__STATED PROBLEM__:
Copy each of the following items word for word, keeping every character the same.

__DATASET EXCERPTS__:

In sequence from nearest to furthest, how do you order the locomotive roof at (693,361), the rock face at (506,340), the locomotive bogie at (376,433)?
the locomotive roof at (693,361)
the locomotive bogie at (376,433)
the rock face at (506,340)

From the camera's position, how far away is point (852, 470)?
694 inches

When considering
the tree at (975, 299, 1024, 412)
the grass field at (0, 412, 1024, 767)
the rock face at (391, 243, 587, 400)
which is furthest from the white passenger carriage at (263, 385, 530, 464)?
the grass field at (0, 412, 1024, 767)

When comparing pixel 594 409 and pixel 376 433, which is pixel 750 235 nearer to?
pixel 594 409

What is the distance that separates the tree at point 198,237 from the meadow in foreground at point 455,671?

__SOLVED PROBLEM__:
In sequence from nearest to furthest, how do you order the locomotive roof at (693,361), the rock face at (506,340), the locomotive bogie at (376,433)?
the locomotive roof at (693,361)
the locomotive bogie at (376,433)
the rock face at (506,340)

From the camera's position, how far away is point (852, 470)?
694 inches

When considering
the tree at (975, 299, 1024, 412)
the grass field at (0, 412, 1024, 767)
the rock face at (391, 243, 587, 400)
which is furthest from the white passenger carriage at (263, 385, 530, 464)?
the grass field at (0, 412, 1024, 767)

When comparing pixel 594 409 and pixel 376 433, which is pixel 750 235 nearer to?
pixel 594 409

What is the distance that separates the tree at point 198,237 from the meadow in foreground at point 455,671?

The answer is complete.